DEINE AUFGABE >> Setz den folgenden Artikel über die Suche nach einem Atommüll-Endlager nach seinem letzten Satz fort.

--- AUSGEWÄHLTER TEXT ---

Quasi in letzter Minute einigen sich Bund und Länder darauf, die geplante Atommüll-Endlagersuche zu retten. Doch das Kernproblem wurde einfach nur auf nach die Wahl verschoben.

Berlin - Ein Kompromiss zwischen Bund und Ländern hat das Gesetz für eine neue

 
Atommüll

-Endlagersuche gerettet. Demnach sollen die drei Zwischenlager erst bis Anfang 2014 bestimmt werden, in denen 26 verbleibende Castor-Behälter aus der Wiederaufarbeitung im Ausland aufbewahrt werden sollen. Das beschlossen die Ministerpräsidenten auf Vorschlag der Bundesregierung am Donnerstag bei einem Treffen in Berlin. Eigentlich war eine Klärung der Zwischenlagerfrage Bedingung für eine Verabschiedung des Suchgesetzes vor der Bundestagswahl.

--- VORLIEGENDES MATERIAL ---

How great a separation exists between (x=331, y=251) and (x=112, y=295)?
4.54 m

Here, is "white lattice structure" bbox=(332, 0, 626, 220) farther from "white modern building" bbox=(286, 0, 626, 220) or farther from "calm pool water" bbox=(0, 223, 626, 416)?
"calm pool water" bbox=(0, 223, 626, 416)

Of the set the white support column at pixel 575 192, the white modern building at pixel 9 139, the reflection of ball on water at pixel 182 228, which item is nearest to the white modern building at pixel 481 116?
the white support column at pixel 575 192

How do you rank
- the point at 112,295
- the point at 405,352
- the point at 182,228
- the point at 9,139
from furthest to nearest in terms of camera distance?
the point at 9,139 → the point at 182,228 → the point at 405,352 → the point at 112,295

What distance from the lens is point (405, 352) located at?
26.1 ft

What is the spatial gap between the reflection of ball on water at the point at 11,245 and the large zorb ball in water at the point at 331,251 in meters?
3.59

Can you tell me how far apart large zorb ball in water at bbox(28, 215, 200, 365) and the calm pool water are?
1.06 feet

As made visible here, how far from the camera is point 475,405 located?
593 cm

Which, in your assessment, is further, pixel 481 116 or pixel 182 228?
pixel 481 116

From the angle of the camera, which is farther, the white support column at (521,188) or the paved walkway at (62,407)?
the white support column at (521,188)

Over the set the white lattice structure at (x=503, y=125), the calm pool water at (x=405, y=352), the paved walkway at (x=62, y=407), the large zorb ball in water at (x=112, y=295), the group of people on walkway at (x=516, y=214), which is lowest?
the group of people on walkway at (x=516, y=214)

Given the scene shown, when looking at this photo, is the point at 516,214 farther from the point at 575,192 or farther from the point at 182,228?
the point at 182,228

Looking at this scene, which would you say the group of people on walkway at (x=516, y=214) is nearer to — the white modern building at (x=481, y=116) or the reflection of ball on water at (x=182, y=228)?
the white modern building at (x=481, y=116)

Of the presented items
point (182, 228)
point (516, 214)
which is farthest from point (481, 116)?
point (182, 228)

---

ERGEBNIS >>
Aus den Zwischenlagern muss der hochradioaktive Müll in einigen Jahrzehnten dann in das noch zu findende Endlager überführt werden. Die Castoren sollen nicht mehr wie bisher in das Zwischenlager Gorleben, um keine neuen Fakten für ein Endlager im nahen Salzstock zu schaffen. Der soll im neuen Suchverfahren ergebnisoffen mit Alternativen verglichen werden und könnte jederzeit rausfallen. Der Einlagerstopp in Gorleben soll gesetzlich festgeschrieben werden.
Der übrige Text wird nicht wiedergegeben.